Accuracy is 63%. On the surface of it, that does not sound that good. Looking into the Kaggle forums for this competition it looks like a reasonable baseline is around 61% and many people initially get around 56%. Given that we used all of the default settings for the models and the only preprocessing was to lowercase the data, 63% is not that bad. Random guessing would give an accuracy of 20%. This is granular scale, however. We may have classified the review as a 4 instead of a 3. Both are on the positive side of the scale so the accuracy may look a little worse than it is. A common thing to do is to remove the neutral reviews and categorize the remaining either as positive or negative sentiment. This is what the coarse parameter does on the data load. Let’s see what that looks like.
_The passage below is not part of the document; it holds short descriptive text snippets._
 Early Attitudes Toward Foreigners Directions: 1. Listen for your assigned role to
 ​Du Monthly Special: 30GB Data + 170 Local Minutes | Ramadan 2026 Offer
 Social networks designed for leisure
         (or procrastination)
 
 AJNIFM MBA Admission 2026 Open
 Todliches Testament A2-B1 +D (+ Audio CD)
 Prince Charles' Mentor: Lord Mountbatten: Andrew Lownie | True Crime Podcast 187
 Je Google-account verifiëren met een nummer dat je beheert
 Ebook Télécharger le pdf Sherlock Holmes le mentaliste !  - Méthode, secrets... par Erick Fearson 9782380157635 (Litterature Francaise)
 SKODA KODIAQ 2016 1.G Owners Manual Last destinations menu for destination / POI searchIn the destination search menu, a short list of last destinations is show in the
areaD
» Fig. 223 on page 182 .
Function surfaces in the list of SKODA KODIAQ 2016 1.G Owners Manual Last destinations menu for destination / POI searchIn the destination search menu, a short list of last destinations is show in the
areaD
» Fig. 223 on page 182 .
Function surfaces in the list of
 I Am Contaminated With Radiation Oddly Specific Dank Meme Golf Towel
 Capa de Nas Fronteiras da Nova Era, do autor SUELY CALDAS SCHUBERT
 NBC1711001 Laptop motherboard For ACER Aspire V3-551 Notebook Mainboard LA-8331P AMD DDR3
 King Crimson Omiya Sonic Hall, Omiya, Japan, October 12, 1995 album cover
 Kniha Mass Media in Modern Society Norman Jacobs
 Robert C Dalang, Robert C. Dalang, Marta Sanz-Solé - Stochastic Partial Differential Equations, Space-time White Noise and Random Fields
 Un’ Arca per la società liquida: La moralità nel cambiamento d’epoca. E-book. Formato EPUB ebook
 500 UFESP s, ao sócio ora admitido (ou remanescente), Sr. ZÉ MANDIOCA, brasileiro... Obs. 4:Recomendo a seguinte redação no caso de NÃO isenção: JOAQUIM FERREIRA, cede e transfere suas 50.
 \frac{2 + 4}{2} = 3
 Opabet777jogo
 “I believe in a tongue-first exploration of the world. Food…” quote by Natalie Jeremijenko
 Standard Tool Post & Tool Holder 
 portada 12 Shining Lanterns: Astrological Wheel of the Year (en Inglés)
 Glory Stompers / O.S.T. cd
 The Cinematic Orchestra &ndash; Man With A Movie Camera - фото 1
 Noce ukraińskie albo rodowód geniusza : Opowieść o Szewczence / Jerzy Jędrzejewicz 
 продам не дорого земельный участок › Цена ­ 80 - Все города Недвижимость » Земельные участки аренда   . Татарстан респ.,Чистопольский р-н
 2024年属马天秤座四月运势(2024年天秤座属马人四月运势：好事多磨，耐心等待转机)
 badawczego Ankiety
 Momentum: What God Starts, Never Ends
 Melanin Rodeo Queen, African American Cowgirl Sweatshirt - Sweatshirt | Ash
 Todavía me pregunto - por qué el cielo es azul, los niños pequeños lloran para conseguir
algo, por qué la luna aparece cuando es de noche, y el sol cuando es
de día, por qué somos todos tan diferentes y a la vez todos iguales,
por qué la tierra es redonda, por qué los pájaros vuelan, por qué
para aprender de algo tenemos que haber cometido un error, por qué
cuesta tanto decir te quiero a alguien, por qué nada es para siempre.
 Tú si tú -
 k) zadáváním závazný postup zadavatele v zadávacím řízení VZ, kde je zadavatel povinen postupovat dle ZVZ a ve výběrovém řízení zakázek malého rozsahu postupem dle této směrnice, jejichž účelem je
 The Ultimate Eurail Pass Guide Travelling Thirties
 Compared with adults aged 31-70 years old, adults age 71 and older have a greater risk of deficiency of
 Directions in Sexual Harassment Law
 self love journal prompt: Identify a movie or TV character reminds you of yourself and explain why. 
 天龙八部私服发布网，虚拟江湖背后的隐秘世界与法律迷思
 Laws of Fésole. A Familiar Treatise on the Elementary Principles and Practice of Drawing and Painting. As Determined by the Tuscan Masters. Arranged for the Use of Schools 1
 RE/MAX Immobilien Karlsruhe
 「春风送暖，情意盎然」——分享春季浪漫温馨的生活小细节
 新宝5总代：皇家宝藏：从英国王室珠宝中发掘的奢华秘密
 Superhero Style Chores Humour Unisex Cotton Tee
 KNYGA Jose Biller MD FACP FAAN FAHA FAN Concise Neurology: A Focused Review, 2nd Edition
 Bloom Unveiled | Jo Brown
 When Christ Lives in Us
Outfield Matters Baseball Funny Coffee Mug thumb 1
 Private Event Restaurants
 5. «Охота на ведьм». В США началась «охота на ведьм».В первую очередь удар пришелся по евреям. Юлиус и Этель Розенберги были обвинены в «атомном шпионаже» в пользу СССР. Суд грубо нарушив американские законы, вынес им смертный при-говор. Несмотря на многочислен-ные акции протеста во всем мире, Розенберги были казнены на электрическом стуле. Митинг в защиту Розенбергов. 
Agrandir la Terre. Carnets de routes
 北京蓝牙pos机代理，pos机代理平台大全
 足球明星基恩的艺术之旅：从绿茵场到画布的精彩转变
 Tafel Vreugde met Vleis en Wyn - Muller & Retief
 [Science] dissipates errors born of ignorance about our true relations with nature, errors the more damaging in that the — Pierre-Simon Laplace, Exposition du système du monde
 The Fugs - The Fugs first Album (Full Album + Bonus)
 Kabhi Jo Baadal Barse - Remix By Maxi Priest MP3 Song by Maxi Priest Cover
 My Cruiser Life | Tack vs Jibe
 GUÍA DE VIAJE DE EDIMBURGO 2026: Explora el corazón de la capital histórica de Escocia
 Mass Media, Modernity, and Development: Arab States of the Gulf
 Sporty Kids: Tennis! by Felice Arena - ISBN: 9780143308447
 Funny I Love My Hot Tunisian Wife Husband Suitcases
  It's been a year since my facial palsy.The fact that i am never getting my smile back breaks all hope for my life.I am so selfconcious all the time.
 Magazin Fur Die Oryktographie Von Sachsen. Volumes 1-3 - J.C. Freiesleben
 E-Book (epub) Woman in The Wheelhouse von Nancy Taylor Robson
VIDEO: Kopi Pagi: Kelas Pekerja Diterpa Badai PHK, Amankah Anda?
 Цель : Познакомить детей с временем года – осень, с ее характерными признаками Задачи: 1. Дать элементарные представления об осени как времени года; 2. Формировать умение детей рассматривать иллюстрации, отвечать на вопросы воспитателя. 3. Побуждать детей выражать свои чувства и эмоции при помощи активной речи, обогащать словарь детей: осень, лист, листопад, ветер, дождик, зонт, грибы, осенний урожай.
x, y = load_data(coarse=True) count_vectorizer = CountVectorizer(lowercase=True) rp = random_projection.SparseRandomProjection(random_state=11) svd = TruncatedSVD(n_components=2500) tfidf = TfidfTransformer() logistic_regression = LogisticRegression() model1 = Pipeline([('counts', count_vectorizer), ('rand_proj', rp), ('logistic', logistic_regression), ]) model2 = Pipeline([('counts', count_vectorizer), ('svd', svd), ('regression', logistic_regression), ]) model3 = Pipeline([('counts', count_vectorizer), ('tfidf', tfidf), ('regression', logistic_regression), ]) vc = VotingClassifier(estimators=[('model1', model1), ('model2', model2), ('model3', model3)], voting='hard') for clf, label in zip([model1, model2, model3, vc], ['model1_random_projections', 'model2_svd', 'model3_tfidf', 'ensemble']): scores = cross_validation.cross_val_score(clf, x, y, cv=2, scoring='accuracy') print("Accuracy %s: %0.2f" % (label, scores.mean())) # Accuracy model1_random_projections: 0.85 # Accuracy model2_svd: 0.81 # Accuracy model3_tfidf: 0.86 # Accuracy ensemble: 0.85

What is going on here? We loaded the data and trained on binary positive/negative output classes. We then set up a series of models utilizing different data transformations: random projections, singular value decomposition (SVD), and term frequency-inverse document frequency (TF-IDF). The first two models utilize dimensionality reduction techniques. The third uses TF-IDF, which was used in first, granular model. The last output here is an ensemble (mixture) of all three models where we use a max vote for the classification. Ensembles are typically used for averaging different types of models. For this ensemble we used the same model but leveraged different data transformations. It is more common that ensembles used a mixture of different types of models (see possible alternatives in the next section), but both paths are worth exploring. It is interesting to note that the model with the highest accuracy is the TF-IDF model. Many times it is well worth doing simple things first and than trying more complex transformations. The accuracy of the model is around 85%, given further tweaking of the model parameters and data preprocessing we could probably get another 5% increase.

### Enhancements

As stated, we used many of the default parameters of the models. Here are a few things you could try on your own to further increase the accuracy.

- document preprocessing
- bi-grams
- tokenizing
- stop word removal
- stemming

- try different dimensionality reductions for SVD and random projections, i.e. reduce to a
*k*-dimensional dataset - optimizing the parameters of the logistic regression, e.g. regularization and solvers
- try different ensemble methods provided by scikit-learn
- try other models other than logistic regression, e.g. Naive Bayes or Support Vector Machines

### Conclusion

We took a look at Pipelines in scikit-learn and how these can be used to assemble models. We took two views in the data classification, granular and coarse, and fit a few different models. The motivation was to simplify boilerplate code and to afford the opportunity to easily swap out different models. We also took a look at simple ensembles and how these could be used in your work.